Records of scene-based questions

[START]

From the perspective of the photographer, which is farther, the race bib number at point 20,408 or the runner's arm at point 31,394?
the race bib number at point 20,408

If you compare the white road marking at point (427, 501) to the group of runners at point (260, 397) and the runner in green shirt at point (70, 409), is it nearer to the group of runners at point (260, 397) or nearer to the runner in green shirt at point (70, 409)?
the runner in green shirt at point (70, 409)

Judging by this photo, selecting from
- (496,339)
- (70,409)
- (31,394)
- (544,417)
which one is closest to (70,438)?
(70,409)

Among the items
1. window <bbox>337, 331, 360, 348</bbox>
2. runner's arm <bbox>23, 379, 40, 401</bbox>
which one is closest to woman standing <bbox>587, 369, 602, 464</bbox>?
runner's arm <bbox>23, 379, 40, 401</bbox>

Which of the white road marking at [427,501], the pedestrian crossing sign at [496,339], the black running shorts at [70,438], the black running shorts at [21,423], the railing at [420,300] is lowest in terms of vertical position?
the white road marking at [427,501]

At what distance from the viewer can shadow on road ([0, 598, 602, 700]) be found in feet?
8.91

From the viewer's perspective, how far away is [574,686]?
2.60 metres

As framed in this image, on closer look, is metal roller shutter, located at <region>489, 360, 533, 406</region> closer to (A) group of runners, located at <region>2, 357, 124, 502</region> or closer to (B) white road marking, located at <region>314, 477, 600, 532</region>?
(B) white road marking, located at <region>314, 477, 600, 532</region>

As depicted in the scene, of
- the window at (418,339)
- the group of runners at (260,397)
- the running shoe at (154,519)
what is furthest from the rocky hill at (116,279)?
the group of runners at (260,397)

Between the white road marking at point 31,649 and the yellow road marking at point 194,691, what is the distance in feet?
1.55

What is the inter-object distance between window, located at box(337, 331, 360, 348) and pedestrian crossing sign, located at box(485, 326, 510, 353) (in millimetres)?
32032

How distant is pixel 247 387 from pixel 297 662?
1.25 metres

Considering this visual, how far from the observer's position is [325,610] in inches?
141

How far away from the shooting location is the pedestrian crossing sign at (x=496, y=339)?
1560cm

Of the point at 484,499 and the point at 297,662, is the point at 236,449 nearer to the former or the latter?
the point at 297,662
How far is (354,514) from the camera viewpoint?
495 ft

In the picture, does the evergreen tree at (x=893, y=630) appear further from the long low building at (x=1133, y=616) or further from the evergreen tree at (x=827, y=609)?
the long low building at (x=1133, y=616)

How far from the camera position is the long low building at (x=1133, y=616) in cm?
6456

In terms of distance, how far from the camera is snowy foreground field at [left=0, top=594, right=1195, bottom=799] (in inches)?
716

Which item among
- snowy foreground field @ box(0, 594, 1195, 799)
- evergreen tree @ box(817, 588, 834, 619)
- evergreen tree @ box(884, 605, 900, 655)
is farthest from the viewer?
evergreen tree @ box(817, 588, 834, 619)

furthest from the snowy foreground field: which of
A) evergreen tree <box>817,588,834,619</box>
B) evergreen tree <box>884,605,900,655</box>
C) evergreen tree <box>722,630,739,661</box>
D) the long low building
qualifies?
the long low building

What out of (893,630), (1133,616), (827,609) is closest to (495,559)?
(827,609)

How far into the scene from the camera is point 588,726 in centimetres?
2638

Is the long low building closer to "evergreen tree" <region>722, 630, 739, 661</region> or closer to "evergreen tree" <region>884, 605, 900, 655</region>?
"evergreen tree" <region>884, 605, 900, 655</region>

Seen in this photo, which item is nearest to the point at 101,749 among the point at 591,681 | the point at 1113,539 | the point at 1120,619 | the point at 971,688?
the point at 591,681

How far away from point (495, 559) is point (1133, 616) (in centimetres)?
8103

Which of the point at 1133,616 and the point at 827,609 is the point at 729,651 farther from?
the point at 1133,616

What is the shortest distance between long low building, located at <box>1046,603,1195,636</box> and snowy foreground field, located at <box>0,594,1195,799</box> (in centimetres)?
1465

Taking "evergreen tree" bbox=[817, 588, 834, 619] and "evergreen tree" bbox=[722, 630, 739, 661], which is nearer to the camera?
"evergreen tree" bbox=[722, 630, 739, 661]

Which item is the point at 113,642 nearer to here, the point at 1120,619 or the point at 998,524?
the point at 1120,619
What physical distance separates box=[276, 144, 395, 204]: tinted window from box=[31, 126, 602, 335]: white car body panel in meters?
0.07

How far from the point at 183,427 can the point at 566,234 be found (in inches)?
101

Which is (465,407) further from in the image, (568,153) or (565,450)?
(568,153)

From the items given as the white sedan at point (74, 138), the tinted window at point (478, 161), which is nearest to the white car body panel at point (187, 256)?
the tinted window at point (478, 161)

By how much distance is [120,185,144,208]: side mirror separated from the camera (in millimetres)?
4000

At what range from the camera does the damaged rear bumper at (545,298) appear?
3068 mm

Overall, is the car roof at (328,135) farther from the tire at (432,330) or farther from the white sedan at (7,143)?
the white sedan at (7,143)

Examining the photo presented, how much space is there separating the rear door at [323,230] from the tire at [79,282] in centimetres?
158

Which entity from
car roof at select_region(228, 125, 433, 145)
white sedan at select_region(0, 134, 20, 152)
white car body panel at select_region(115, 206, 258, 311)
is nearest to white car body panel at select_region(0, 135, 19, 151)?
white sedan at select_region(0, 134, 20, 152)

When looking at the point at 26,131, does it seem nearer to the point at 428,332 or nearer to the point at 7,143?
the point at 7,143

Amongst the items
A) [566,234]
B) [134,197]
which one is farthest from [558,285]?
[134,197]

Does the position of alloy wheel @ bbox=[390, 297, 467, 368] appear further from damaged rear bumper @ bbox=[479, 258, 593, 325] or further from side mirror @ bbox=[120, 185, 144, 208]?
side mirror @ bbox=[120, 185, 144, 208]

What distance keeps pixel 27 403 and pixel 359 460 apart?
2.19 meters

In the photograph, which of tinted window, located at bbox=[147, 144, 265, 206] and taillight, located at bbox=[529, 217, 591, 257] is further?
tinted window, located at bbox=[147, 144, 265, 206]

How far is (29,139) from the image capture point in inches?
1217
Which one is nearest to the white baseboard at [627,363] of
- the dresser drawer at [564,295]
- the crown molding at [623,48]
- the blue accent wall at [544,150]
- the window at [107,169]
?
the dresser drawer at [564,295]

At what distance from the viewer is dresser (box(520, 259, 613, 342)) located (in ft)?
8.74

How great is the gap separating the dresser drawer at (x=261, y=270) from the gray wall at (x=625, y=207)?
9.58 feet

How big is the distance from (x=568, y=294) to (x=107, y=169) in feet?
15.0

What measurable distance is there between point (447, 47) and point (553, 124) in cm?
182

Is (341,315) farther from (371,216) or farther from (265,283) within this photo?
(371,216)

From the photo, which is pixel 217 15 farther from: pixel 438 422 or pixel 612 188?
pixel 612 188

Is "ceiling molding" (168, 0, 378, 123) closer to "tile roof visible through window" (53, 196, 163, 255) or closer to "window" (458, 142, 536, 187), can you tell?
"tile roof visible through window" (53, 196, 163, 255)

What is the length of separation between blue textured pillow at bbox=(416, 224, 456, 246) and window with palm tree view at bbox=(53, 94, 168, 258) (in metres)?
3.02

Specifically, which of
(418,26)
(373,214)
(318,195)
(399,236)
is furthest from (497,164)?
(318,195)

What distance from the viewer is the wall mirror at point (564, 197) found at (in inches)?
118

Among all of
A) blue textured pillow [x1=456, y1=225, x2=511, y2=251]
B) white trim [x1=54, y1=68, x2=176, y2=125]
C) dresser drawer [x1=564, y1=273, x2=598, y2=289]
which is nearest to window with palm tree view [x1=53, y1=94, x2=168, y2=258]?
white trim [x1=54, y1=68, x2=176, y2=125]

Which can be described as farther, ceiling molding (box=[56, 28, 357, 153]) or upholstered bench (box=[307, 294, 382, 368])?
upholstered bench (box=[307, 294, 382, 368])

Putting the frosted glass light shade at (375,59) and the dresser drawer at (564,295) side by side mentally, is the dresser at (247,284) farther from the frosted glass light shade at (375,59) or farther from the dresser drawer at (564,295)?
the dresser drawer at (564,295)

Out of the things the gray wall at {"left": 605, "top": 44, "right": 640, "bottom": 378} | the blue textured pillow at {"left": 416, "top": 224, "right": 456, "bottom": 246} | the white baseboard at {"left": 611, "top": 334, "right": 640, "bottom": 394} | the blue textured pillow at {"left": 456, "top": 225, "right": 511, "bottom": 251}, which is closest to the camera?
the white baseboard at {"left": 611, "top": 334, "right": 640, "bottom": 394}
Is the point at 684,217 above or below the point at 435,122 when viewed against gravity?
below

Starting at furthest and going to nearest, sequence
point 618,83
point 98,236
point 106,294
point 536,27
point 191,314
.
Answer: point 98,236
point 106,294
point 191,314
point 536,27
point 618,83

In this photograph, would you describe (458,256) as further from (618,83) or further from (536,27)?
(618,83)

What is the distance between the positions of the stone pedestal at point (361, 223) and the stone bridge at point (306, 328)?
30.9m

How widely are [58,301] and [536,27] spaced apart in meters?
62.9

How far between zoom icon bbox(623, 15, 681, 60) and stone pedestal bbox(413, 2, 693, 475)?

[END]

### YOUR INSTRUCTIONS
Reproduce the lines starting with the line containing "Is the point at 684,217" and going on through the last line of the records.

### RESPONSE TO THE EXERCISE
Is the point at 684,217 above or below the point at 435,122 when viewed against gravity?
below

Starting at furthest and going to nearest, sequence
point 618,83
point 98,236
point 106,294
point 536,27
point 191,314
.
Answer: point 98,236
point 106,294
point 191,314
point 536,27
point 618,83

In this photograph, would you describe (458,256) as further from (618,83) or further from (536,27)?
(618,83)

What is the distance between the positions of the stone pedestal at point (361, 223) and the stone bridge at point (306, 328)?
30.9m

How widely are [58,301] and [536,27] spaced apart in meters?
62.9

How far between zoom icon bbox(623, 15, 681, 60) and stone pedestal bbox(413, 2, 693, 475)?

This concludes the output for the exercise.